Work to complete:
Could you rewrite only the records between the lines holding "In the scene, which of" and "point (170, 615) →", inclusive, changing "ordered" to "arranged" and leaving everything else unchanged?
---------- Supplied records ----------
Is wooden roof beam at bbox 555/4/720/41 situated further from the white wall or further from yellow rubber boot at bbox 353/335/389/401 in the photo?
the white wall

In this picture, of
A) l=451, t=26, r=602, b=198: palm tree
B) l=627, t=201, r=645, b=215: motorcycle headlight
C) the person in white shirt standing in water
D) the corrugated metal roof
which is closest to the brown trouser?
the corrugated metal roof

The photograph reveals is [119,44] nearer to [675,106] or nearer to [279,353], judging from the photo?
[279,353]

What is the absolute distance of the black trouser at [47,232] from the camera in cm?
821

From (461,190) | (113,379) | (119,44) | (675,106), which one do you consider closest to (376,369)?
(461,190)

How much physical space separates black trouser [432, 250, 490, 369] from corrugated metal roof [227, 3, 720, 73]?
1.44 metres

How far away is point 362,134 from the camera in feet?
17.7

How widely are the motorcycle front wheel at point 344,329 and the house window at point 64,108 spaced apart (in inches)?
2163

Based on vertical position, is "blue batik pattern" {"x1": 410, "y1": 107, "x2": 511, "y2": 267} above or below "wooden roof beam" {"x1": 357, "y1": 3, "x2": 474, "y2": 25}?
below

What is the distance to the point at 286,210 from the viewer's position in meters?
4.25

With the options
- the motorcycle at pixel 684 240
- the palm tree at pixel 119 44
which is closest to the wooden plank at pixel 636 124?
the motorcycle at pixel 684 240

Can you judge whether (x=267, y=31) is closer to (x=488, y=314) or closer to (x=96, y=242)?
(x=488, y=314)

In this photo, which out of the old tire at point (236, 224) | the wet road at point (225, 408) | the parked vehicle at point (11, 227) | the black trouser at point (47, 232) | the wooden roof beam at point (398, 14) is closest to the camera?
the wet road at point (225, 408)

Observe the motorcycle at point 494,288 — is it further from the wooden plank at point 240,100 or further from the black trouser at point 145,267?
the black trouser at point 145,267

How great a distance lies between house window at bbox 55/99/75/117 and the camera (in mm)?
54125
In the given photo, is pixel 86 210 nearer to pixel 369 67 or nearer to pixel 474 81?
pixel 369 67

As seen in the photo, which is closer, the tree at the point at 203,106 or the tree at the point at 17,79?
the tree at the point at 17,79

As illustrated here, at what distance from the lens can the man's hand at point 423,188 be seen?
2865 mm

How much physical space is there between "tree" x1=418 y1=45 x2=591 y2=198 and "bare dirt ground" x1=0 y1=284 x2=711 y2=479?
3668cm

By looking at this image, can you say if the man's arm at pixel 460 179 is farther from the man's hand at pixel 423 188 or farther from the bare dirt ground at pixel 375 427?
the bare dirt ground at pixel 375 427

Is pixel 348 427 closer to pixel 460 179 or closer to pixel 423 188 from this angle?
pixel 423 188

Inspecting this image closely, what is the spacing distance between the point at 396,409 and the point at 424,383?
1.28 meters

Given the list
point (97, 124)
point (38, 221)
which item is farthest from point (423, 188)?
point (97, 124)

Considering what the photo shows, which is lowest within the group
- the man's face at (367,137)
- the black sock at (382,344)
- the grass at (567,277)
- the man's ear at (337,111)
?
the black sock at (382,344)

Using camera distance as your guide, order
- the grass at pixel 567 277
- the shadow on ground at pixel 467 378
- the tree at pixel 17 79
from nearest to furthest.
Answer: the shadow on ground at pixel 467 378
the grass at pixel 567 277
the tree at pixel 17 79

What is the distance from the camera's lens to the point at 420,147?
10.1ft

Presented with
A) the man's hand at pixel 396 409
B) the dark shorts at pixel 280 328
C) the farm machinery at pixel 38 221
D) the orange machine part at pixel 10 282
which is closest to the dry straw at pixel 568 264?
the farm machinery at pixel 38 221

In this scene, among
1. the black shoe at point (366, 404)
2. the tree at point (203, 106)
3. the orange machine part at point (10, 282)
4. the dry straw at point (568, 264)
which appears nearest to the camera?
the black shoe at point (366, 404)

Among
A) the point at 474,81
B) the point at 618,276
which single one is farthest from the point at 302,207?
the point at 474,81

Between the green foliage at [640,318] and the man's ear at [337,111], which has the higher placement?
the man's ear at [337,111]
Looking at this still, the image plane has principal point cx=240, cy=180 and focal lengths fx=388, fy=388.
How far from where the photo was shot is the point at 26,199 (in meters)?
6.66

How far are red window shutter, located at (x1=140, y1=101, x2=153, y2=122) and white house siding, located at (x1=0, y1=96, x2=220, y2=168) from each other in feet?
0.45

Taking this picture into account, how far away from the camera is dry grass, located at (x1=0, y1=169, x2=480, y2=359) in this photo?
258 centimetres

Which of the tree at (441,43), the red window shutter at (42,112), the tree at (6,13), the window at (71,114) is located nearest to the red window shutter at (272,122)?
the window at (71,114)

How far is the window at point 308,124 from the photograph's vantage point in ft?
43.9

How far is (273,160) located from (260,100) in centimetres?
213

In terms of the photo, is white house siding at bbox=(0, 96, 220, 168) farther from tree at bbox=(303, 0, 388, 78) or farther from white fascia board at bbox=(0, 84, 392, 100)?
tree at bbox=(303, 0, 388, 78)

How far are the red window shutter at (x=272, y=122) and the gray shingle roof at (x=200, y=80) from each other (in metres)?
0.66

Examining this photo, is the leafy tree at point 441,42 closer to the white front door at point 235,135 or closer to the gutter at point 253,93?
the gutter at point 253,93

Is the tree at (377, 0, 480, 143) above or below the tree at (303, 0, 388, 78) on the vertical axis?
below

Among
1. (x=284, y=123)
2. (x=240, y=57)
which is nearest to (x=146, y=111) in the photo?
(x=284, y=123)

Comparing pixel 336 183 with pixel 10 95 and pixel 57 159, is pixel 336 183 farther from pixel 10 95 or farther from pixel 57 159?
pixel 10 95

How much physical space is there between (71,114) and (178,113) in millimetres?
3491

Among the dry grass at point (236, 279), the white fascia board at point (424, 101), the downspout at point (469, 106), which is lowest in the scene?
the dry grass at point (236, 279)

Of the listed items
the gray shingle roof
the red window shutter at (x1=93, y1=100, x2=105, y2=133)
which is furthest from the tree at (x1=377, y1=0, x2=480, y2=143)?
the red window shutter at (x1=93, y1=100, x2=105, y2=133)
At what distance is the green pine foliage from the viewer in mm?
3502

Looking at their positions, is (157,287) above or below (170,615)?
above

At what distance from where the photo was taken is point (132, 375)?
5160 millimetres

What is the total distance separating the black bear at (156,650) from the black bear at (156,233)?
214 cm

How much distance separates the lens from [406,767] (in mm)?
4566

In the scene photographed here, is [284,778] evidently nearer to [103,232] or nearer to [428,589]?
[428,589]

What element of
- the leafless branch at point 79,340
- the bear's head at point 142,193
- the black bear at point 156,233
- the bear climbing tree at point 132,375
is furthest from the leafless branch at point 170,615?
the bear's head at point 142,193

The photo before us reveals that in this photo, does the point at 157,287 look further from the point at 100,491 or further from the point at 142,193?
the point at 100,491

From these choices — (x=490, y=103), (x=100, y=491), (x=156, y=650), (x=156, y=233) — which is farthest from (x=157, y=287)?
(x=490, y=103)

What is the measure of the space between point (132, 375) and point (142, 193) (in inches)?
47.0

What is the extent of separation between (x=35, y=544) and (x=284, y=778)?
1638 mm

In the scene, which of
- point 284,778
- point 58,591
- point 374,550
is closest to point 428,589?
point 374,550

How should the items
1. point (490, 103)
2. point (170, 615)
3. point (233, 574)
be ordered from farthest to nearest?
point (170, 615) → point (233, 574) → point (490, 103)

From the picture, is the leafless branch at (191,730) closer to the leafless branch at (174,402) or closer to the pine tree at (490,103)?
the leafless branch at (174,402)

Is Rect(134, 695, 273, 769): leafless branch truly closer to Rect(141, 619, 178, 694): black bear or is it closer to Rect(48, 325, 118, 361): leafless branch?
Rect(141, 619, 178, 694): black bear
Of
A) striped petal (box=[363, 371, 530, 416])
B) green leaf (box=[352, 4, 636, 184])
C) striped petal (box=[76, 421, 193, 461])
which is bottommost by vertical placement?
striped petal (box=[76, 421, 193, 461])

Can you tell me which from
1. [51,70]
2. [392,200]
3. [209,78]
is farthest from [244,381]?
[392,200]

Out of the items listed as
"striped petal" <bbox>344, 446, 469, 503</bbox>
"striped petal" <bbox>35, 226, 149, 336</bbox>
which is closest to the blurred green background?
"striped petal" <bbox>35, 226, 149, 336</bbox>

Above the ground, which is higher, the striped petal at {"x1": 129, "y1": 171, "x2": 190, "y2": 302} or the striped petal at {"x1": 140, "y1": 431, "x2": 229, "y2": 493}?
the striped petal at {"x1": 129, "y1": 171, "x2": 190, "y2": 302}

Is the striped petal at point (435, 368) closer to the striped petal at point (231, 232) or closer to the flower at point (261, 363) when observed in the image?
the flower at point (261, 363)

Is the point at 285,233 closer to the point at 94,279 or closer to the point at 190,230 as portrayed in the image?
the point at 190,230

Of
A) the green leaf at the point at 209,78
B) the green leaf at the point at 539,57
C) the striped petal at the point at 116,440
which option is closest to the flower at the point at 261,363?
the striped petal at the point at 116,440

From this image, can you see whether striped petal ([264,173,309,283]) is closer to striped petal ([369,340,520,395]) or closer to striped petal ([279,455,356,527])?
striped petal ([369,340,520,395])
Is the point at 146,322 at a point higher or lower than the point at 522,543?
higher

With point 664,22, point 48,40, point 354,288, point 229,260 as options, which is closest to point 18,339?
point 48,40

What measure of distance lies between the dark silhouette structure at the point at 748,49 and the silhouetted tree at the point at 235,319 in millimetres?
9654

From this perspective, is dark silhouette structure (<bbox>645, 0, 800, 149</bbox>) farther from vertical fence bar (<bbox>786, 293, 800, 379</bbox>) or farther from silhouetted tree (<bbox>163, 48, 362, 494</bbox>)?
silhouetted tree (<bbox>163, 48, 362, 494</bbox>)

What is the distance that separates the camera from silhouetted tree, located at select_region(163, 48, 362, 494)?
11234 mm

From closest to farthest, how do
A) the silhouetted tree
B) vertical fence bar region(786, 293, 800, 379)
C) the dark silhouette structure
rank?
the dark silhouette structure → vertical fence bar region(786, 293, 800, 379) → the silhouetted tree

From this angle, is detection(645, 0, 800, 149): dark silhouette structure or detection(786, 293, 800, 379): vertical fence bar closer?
----------
Output of the task:
In the scene, which of
- point 284,778
- point 58,591
- point 374,550
is closest to point 428,589?
point 374,550

How should the items
1. point (490, 103)
2. point (170, 615)
3. point (233, 574)
be arranged from farthest to nearest?
point (170, 615) → point (233, 574) → point (490, 103)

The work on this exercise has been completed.